Further analysis showed that mean minute-level step counts from Fitbit and smartphone were equal to 51.4 (SD 37.1) and 53.5 (SD 34.3) steps, respectively, which underlines a close alignment between the 2 approaches. Additionally, Bland-Altman analysis (Multimedia Appendix 2) revealed that the estimation bias was equal to –2.1 (LoA –41.6, 37.3) steps and suggested that the smartphone algorithm predominantly overcounted steps in minutes with a few to several steps taken and undercounts steps in minutes with 100 steps and more. Unfortunately, due to the free-living nature of observation, we were unable to determine which activities are especially prone to overcounting steps, yet we hypothesize that it might occur during household activities that require taking a few steps at a time, preceded or followed by body rotations, such as preparing a meal or cleaning. The discrepancies might also result from the potential time lag between measurements.

The evaluation of algorithm fairness revealed no systematic bias for any included covariate (Table 4).

Table 4. Step-counting bias estimation in the commercial wearable validation data set.
Modeling approach and covariatesEstimateSE95% CI
First day

Intercept–90.6258.8–612.8 to 431.6

Age–1.42.9–7.3 to 4.5

BMI4.57.0–9.7 to 18.6
First day with1000 steps

Intercept59.3461.4–879.4 to 998.0

Age–1.34.7–10.8 to 8.2

BMI–2.414.2–31.2 to 26.5

Intercept–39.2283.8–604.2 to 525.9

Age–1.33.2–7.6 to 5.0

BMI2.17.8–13.5 to 17.6

In this study, we conducted a 3-way validation of the open-source step-counting method for smartphone data and demonstrated that it provides reliable estimates across various sensor locations, measurement conditions, and populations. The validation was carried out using a previously published walking recognition method for body-worn devices that contain an accelerometer [30]. This method leverages the observation that regardless of sensor location on the body, during walking activity, the predominant component of the accelerometer signal transformed to the frequency domain, that is, step frequency, remains the same, enabling the calculation of the number of steps a person performed in a given time fragment. In our previous study, we validated this approach for walking recognition using data from 1240 participants gathered in 20 publicly available data sets, and demonstrated that our method estimates walking periods with high sensitivity and specificity: the average sensitivity ranged between 0.92 and 0.97 across various body locations, and the average specificity was largely above 0.95 for common daily activities (household activities, using motorized transportation, cycling, running, desk work, sedentary periods, eating, and drinking).
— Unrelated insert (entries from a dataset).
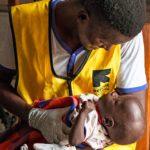 Sairaanhoitaja tutkii kahdeksankuista poikaa, jonka äiti käveli Etelä-Sudanista Kakumaan.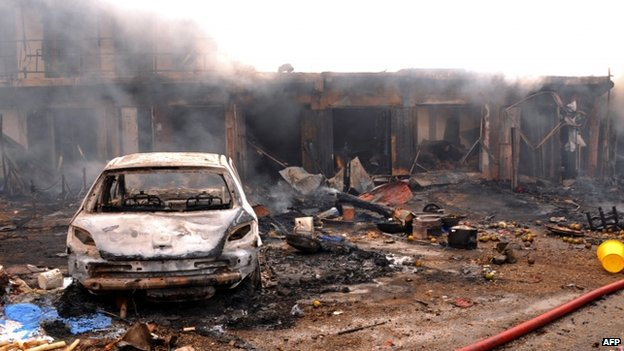 The wreckage of a charred vehicle remains in front of burning shops following a bomb blast at Terminus market in the central city of Jos (20 May 2014)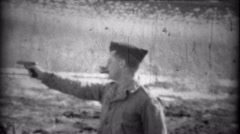 1934: Garrison cap solider practice shooting a Colt pistol gun with cigar. Stock Footage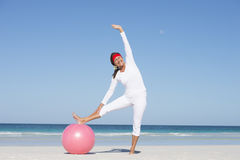 Sporty senior woman active at beach Stock Photo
Importantly, the method’s performance was not sensitive to different demographics and metrological factors for individual participants or studies, including participants’ ages, sexes, heights, weights, BMIs, sensor body locations, and measurement environments.

In this study, we further extend this work by validating the performance of the step-counting method using data collected from 255 participants in 8 independent studies with three goals in mind: (1) assessment of the concordance of step counts across various body locations, (2) comparison of the method’s estimates with visually observed step counts, and (3) comparison of the method’s estimates with indications of commercial activity tracker (Fitbit Charge 2). The first comparison, a cross-body validation, demonstrated very high agreement between step counts measured from smartphones located at most of the places where smartphones are typically worn, that is, the thigh, waist, chest, and arm. This result suggests that our method can be used to assess steps without restricting where participants wear their smartphones, which may reduce participant burden during data collection and help improve long-term study adherence.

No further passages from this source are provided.